* **Requirements**: Report every line of the rows below that contains the word "farthest", copying each such line in full. Matching is case-sensitive.

[Entries on spatial positioning]
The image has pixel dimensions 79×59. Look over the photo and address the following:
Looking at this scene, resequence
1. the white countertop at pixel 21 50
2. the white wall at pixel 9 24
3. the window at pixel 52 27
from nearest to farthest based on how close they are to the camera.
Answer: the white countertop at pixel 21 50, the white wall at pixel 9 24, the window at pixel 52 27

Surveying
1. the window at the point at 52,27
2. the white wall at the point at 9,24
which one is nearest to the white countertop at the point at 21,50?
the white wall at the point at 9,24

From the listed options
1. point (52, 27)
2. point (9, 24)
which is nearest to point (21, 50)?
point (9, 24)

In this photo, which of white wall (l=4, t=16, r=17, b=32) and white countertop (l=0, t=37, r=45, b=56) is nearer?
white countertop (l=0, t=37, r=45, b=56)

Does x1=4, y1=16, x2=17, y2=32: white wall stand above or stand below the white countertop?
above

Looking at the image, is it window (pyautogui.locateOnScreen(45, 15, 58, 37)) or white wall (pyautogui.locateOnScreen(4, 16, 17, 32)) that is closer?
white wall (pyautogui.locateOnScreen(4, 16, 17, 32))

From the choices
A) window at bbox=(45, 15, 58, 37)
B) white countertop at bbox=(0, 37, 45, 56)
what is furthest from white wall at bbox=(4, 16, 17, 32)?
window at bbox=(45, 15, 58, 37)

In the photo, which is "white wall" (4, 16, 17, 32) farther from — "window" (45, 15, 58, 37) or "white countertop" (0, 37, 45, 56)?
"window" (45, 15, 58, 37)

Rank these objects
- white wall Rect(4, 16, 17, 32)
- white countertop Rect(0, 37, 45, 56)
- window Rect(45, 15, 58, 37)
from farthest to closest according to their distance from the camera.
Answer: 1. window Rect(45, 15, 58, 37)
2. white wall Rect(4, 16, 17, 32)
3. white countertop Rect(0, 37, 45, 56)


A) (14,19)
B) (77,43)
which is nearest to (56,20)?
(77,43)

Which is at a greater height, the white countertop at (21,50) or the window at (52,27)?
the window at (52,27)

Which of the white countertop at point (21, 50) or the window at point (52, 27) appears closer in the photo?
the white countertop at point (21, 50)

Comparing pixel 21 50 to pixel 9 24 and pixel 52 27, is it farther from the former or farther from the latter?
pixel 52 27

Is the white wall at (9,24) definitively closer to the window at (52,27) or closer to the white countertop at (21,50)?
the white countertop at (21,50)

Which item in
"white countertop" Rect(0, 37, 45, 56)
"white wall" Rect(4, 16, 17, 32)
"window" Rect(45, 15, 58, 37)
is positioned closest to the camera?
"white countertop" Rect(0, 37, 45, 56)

...

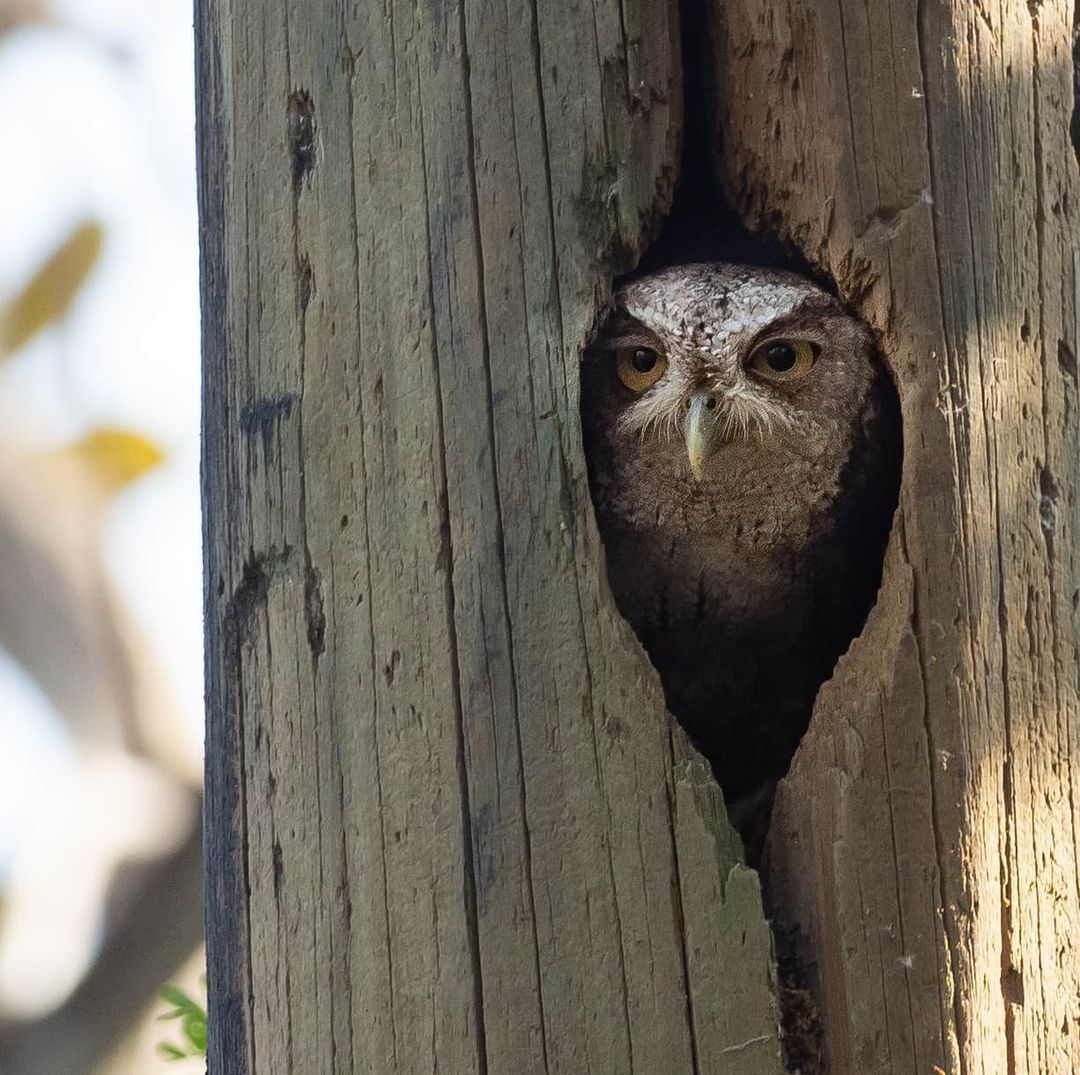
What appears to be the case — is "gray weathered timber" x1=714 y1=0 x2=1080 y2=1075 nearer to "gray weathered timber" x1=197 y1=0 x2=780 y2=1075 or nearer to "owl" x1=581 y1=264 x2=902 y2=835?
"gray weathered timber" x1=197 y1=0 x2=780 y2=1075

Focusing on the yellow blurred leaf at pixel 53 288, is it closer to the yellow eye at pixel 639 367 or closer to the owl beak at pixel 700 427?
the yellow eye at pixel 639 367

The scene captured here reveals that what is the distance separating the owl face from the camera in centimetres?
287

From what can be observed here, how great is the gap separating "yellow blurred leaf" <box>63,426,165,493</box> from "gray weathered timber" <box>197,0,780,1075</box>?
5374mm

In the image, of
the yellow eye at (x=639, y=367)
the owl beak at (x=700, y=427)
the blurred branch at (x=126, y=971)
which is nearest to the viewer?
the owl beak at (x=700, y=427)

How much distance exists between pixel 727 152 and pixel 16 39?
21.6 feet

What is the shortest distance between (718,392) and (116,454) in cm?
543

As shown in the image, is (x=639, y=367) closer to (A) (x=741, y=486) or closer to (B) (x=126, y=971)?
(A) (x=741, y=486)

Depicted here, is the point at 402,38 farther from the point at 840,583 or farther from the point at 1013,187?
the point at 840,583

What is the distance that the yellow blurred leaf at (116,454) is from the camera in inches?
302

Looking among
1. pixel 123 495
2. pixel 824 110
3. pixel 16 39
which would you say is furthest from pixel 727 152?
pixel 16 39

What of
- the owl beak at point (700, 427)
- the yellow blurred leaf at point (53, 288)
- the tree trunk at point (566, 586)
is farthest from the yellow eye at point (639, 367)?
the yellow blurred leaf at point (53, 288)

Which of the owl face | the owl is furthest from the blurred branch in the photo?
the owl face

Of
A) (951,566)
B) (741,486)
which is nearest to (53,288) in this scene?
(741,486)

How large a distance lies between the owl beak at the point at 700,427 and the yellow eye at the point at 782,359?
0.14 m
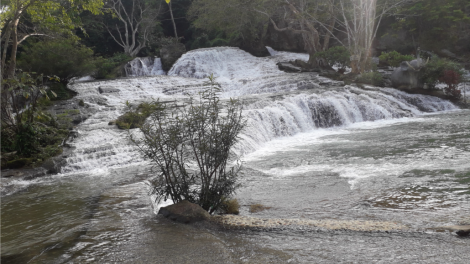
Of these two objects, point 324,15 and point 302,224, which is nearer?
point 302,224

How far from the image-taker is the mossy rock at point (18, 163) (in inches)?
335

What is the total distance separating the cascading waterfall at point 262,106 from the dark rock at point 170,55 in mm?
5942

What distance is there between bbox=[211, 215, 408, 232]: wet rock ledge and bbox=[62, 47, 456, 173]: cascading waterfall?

* **Written response**:
from nearest to farthest based on how close they are to the camera.
from farthest to closest according to their distance from the camera.
is farthest from the yellow eye at point (639, 367)?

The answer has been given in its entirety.